**WHAT YOU WILL DO:**
Retype each line of the material exactly, please, skipping any picture in it.

+ + +

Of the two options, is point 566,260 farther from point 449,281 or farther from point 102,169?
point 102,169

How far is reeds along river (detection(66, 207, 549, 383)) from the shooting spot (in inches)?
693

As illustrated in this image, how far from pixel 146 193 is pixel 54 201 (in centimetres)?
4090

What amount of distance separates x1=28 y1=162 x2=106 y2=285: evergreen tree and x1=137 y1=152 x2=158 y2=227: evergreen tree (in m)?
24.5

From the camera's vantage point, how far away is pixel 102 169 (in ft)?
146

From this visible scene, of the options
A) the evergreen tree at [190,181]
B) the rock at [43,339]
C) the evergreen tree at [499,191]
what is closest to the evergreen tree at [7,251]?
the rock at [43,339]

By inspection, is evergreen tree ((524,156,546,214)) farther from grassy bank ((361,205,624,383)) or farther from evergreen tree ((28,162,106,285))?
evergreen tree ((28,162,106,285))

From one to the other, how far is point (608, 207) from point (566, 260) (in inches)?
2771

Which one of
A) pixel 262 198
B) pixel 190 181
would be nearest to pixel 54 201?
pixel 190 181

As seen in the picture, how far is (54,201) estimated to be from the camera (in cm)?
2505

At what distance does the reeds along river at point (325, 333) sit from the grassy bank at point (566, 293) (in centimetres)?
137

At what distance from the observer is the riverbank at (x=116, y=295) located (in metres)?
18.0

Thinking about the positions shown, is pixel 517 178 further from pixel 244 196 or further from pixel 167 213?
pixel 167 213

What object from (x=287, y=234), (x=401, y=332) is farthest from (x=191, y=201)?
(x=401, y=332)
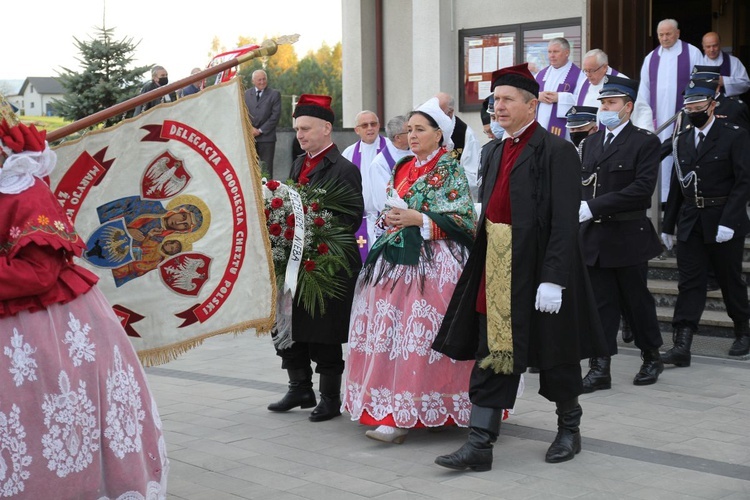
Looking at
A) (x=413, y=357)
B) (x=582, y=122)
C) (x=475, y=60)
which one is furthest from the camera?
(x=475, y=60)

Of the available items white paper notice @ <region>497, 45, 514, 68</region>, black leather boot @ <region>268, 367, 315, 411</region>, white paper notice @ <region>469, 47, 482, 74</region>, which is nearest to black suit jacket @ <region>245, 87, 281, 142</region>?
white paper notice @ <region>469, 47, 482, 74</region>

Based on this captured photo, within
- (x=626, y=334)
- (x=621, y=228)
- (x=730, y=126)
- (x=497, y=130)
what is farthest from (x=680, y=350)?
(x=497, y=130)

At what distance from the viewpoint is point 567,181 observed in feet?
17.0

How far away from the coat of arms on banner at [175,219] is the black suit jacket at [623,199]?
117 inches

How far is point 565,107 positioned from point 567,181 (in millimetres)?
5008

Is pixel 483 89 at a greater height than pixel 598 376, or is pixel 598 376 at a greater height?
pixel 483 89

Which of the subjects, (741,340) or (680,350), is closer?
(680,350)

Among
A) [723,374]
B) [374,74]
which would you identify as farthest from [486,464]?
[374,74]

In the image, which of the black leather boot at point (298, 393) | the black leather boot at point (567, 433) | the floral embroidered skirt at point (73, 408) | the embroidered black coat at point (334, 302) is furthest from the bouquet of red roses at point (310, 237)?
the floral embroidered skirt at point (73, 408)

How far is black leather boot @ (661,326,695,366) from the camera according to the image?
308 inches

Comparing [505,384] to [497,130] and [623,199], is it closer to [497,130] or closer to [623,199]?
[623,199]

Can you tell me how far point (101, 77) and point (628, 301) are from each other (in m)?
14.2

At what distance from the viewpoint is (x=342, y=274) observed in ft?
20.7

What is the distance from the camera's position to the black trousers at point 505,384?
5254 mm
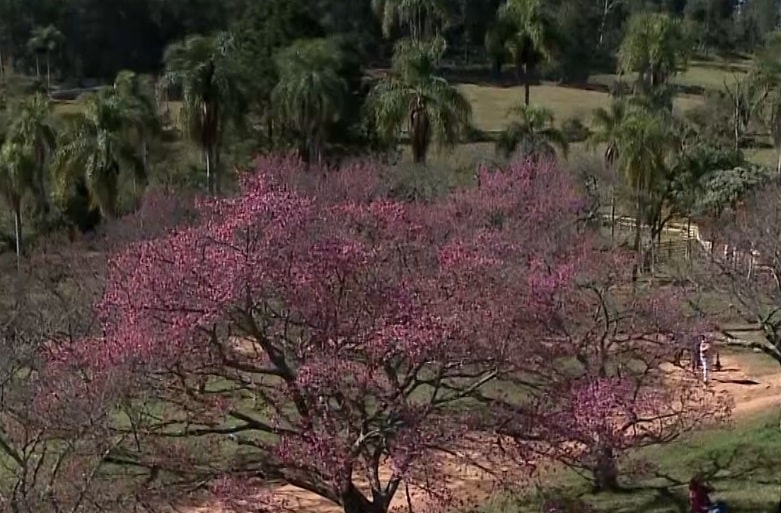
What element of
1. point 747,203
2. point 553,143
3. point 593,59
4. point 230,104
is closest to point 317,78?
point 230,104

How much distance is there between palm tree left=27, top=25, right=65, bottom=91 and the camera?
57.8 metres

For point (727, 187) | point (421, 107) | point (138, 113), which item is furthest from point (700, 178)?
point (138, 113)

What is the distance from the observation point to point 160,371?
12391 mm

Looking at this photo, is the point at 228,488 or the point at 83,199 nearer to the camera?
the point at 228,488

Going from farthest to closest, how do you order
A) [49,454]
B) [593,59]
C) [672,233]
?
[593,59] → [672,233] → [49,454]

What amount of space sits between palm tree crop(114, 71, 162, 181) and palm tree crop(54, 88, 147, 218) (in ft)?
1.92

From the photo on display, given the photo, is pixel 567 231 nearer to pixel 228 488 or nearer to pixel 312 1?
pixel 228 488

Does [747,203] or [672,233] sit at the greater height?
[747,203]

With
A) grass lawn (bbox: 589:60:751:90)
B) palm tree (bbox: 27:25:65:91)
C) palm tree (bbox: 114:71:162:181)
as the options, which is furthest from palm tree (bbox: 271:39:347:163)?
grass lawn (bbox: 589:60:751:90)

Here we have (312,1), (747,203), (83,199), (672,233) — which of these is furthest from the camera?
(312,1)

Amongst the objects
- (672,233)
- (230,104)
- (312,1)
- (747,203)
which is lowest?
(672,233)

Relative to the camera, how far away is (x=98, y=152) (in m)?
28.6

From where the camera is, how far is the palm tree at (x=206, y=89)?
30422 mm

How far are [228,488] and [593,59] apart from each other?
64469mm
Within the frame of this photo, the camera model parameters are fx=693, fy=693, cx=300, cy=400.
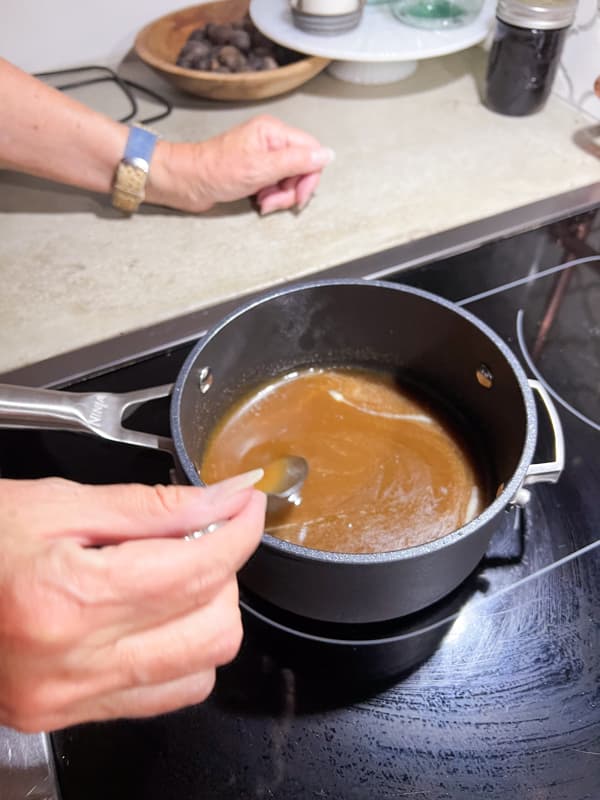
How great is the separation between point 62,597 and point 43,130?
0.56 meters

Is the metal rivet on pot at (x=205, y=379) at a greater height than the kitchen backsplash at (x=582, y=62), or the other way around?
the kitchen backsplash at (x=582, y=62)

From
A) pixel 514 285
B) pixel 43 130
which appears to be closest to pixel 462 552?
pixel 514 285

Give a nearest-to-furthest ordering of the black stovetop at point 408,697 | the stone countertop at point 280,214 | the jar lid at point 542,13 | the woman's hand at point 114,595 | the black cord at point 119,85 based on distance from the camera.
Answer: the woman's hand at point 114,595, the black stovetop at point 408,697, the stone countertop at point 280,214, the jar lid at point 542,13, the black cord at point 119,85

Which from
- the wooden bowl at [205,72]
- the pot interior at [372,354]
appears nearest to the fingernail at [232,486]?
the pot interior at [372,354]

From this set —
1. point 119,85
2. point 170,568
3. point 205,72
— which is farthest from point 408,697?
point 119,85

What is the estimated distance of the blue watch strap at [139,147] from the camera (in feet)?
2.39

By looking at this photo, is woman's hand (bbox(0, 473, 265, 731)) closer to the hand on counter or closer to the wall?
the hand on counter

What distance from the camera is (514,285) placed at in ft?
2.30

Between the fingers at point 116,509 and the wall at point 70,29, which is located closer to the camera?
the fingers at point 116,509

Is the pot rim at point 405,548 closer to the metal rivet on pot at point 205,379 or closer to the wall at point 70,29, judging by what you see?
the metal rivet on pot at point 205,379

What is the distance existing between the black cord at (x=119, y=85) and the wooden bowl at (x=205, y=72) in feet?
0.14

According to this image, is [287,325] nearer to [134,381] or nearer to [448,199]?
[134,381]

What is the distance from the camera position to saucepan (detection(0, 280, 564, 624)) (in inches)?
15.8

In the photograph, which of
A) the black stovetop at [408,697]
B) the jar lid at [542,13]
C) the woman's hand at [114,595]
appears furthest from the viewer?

+ + +

**ANSWER:**
Of the two options, is point 566,260 farther from point 449,281 or farther from point 102,169?
point 102,169

How far is reeds along river (detection(66, 207, 549, 383)) from the shooting spot (in inches)?
693

As illustrated in this image, how far from pixel 146 193 is pixel 54 201 (in centimetres)?
4090

What amount of distance separates x1=28 y1=162 x2=106 y2=285: evergreen tree and x1=137 y1=152 x2=158 y2=227: evergreen tree (in m)?
24.5

From the camera's vantage point, how far away is pixel 102 169 (in ft)?
146

From this visible scene, of the options
A) the evergreen tree at [190,181]
B) the rock at [43,339]
C) the evergreen tree at [499,191]
what is closest to the evergreen tree at [7,251]?
the rock at [43,339]

By inspection, is evergreen tree ((524,156,546,214)) farther from grassy bank ((361,205,624,383)) or farther from evergreen tree ((28,162,106,285))?
evergreen tree ((28,162,106,285))

From one to the other, how far is point (608, 207) from point (566, 260) (in inches)?
2771

Which one of
A) pixel 262 198
B) pixel 190 181
would be nearest to pixel 54 201?
pixel 190 181

As seen in the picture, how far is (54,201) estimated to be from the camera (in cm)?
2505

At what distance does the reeds along river at point (325, 333) sit from the grassy bank at point (566, 293) (in centimetres)?
137

At what distance from the observer is the riverbank at (x=116, y=295) located (in metres)?
18.0

Thinking about the positions shown, is pixel 517 178 further from pixel 244 196 or further from pixel 167 213?
pixel 167 213

What object from (x=287, y=234), (x=401, y=332) is farthest from (x=191, y=201)?
(x=401, y=332)
Looking at
A) (x=413, y=357)
B) (x=582, y=122)
C) (x=475, y=60)
which one is furthest from the camera?
(x=475, y=60)

Of the available items white paper notice @ <region>497, 45, 514, 68</region>, black leather boot @ <region>268, 367, 315, 411</region>, white paper notice @ <region>469, 47, 482, 74</region>, which is nearest to black suit jacket @ <region>245, 87, 281, 142</region>?
white paper notice @ <region>469, 47, 482, 74</region>

Based on this captured photo, within
- (x=626, y=334)
- (x=621, y=228)
- (x=730, y=126)
- (x=497, y=130)
what is farthest from (x=680, y=350)?
(x=497, y=130)

At what distance from the viewpoint is point 567,181 observed in feet?
17.0

How far away from the coat of arms on banner at [175,219] is the black suit jacket at [623,199]?
117 inches

How far is point 565,107 positioned from point 567,181 (in millimetres)?
5008

Is pixel 483 89 at a greater height than pixel 598 376, or is pixel 598 376 at a greater height?
pixel 483 89

Which of the subjects, (741,340) or (680,350), is closer?
(680,350)

Among
A) [723,374]
B) [374,74]
which would you identify as farthest from [486,464]?
[374,74]

In the image, which of the black leather boot at point (298, 393) | the black leather boot at point (567, 433) | the floral embroidered skirt at point (73, 408) | the embroidered black coat at point (334, 302) is furthest from the bouquet of red roses at point (310, 237)?
the floral embroidered skirt at point (73, 408)

How far is black leather boot @ (661,326,695,366) from the camera according to the image?
308 inches

Comparing [505,384] to [497,130] and [623,199], is it closer to [497,130] or closer to [623,199]?
[623,199]

Can you tell me how far point (101, 77) and point (628, 301) are from each other (in m)?
14.2

At what distance from the viewpoint is (x=342, y=274) observed in ft?
20.7

What is the distance from the camera's position to the black trousers at point 505,384?
5254 mm
What element of
1. point 747,203
2. point 553,143
3. point 593,59
4. point 230,104
is closest to point 317,78?
point 230,104

How much distance is there between palm tree left=27, top=25, right=65, bottom=91 and the camera?
57.8 metres

For point (727, 187) | point (421, 107) | point (138, 113), which item is furthest from point (700, 178)?
point (138, 113)

What is the distance from the observation point to point 160,371?
12391 mm

Looking at this photo, is the point at 228,488 or the point at 83,199 nearer to the camera?
the point at 228,488

Going from farthest to closest, how do you order
A) [49,454]
B) [593,59]
C) [672,233]
?
[593,59] → [672,233] → [49,454]

What amount of space sits between palm tree crop(114, 71, 162, 181) and palm tree crop(54, 88, 147, 218) (in ft)?
1.92

From the photo on display, given the photo, is pixel 567 231 nearer to pixel 228 488 or nearer to pixel 312 1?
pixel 228 488

Does [747,203] or [672,233] sit at the greater height?
[747,203]

With
A) grass lawn (bbox: 589:60:751:90)
B) palm tree (bbox: 27:25:65:91)
C) palm tree (bbox: 114:71:162:181)
as the options, which is furthest from palm tree (bbox: 271:39:347:163)?
grass lawn (bbox: 589:60:751:90)

Here we have (312,1), (747,203), (83,199), (672,233) — which of these is furthest from the camera?
(312,1)

Amongst the objects
- (672,233)
- (230,104)
- (312,1)
- (747,203)
which is lowest?
(672,233)

Relative to the camera, how far away is (x=98, y=152) (in m)?
28.6

From where the camera is, how far is the palm tree at (x=206, y=89)?
30422 mm

How far are [228,488] and [593,59] apart from each other?
64469mm
Within the frame of this photo, the camera model parameters are fx=693, fy=693, cx=300, cy=400.
How great is the separation between point 62,597 and point 43,130?
0.56 meters

Is the metal rivet on pot at (x=205, y=379) at a greater height than the kitchen backsplash at (x=582, y=62), or the other way around?
the kitchen backsplash at (x=582, y=62)

From
A) pixel 514 285
B) pixel 43 130
which appears to be closest to pixel 462 552?
pixel 514 285

Give a nearest-to-furthest ordering of the black stovetop at point 408,697 | the stone countertop at point 280,214 | the jar lid at point 542,13 | the woman's hand at point 114,595 | the black cord at point 119,85 based on distance from the camera.
Answer: the woman's hand at point 114,595, the black stovetop at point 408,697, the stone countertop at point 280,214, the jar lid at point 542,13, the black cord at point 119,85

Which from
- the wooden bowl at [205,72]
- the pot interior at [372,354]
appears nearest to the fingernail at [232,486]?
the pot interior at [372,354]

From this set —
1. point 119,85
2. point 170,568
3. point 205,72
— which is farthest from point 408,697?
point 119,85

What is the estimated distance of the blue watch strap at [139,147] from the camera (in feet)?
2.39

By looking at this photo, is woman's hand (bbox(0, 473, 265, 731)) closer to the hand on counter or closer to the wall?
the hand on counter

What distance from the camera is (514,285) placed at in ft?
2.30

Between the fingers at point 116,509 and the wall at point 70,29, which is located closer to the camera?
the fingers at point 116,509

Is the pot rim at point 405,548 closer to the metal rivet on pot at point 205,379 or closer to the wall at point 70,29, judging by what you see?
the metal rivet on pot at point 205,379

What is the distance existing between the black cord at (x=119, y=85) and the wooden bowl at (x=205, y=72) in feet?
0.14

According to this image, is [287,325] nearer to [134,381] or nearer to [448,199]?
[134,381]

What is the distance from the camera position to saucepan (detection(0, 280, 564, 624)) (in inches)?
15.8

In the photograph, which of
A) the black stovetop at [408,697]
B) the jar lid at [542,13]
C) the woman's hand at [114,595]
appears furthest from the viewer?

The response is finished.